Nishino H, Borlongan C V
Department of Physiology, Nagoya City University Medical School, Nagoya 467-8601, Japan.
Prog Brain Res. 2000;127:461-76. doi: 10.1016/s0079-6123(00)27022-2.
Stroke remains a major brain disorder that often renders patients severely impaired and permanently disabled. There is no available treatment for reversing these deficits. Hippocampal, striatal and cortical grafting studies demonstrate that fetal cells/tissues, immortalized cells, and engineered cell lines can survive grafting into the ischemic adult brain, correct neurotransmitter release, establish both afferent and efferent connections with the host brain, and restore functional and cognitive deficits in specific models of stroke. The success of neural transplantation depends on several factors: the stroke model (location, extent, and degree of infarction), the donor cell viability and survival at pre- and post-transplantation, and the surgical technique, among others. Further exploitation of knowledge of neural transplantation therapy already available from our experience in treating Parkinson's disease needs to be critically considered for stroke therapy. While the consensus is to create a functional neuronal circuitry in the damaged host brain, there is growing evidence that trophic action of the grafts and host, as well as exogenous application of trophic factors may facilitate functional recovery in stroke. Current treatment modules, specifically that of rehabilitative medicine, should also be explored with neural transplantation therapy. However, validation of neural transplantation and any other treatment for stroke should be critically assessed in laboratory experiments and limited clinical trials. No direct treatment is recognized as safe and effective for reversing the stroke-induced brain damage and functional/cognitive deficits. The first clinical trial of neural transplantation in stroke patients is a mile-stone in stroke therapy, but subsequent large-scale trials should be approached with caution.

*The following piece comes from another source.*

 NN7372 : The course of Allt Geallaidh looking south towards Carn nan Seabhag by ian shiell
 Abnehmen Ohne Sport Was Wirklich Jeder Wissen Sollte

中风仍然是一种主要的脑部疾病,常常使患者严重受损并永久致残。目前尚无能够逆转这些缺陷的治疗方法。海马体、纹状体和皮质移植研究表明,胎儿细胞/组织、永生化细胞和工程细胞系能够在移植到缺血性成年大脑后存活,纠正神经递质释放,与宿主大脑建立传入和传出连接,并在特定的中风模型中恢复功能和认知缺陷。神经移植的成功取决于几个因素:中风模型(梗死的位置、范围和程度)、供体细胞在移植前后的活力和存活率以及手术技术等。对于中风治疗,需要审慎考虑进一步利用我们在治疗帕金森病方面已有的神经移植治疗知识。虽然共识是在受损的宿主大脑中创建功能性神经元回路,但越来越多的证据表明,移植体和宿主的营养作用以及外源性应用营养因子可能有助于中风后的功能恢复。当前的治疗模式,特别是康复医学的治疗模式,也应该与神经移植治疗相结合进行探索。然而,神经移植以及任何其他中风治疗方法的有效性都应该在实验室实验和有限的临床试验中进行严格评估。目前尚无被认可的安全有效的直接治疗方法来逆转中风引起的脑损伤以及功能/认知缺陷。中风患者神经移植的首次临床试验是中风治疗的一个里程碑,但后续的大规模试验应谨慎进行。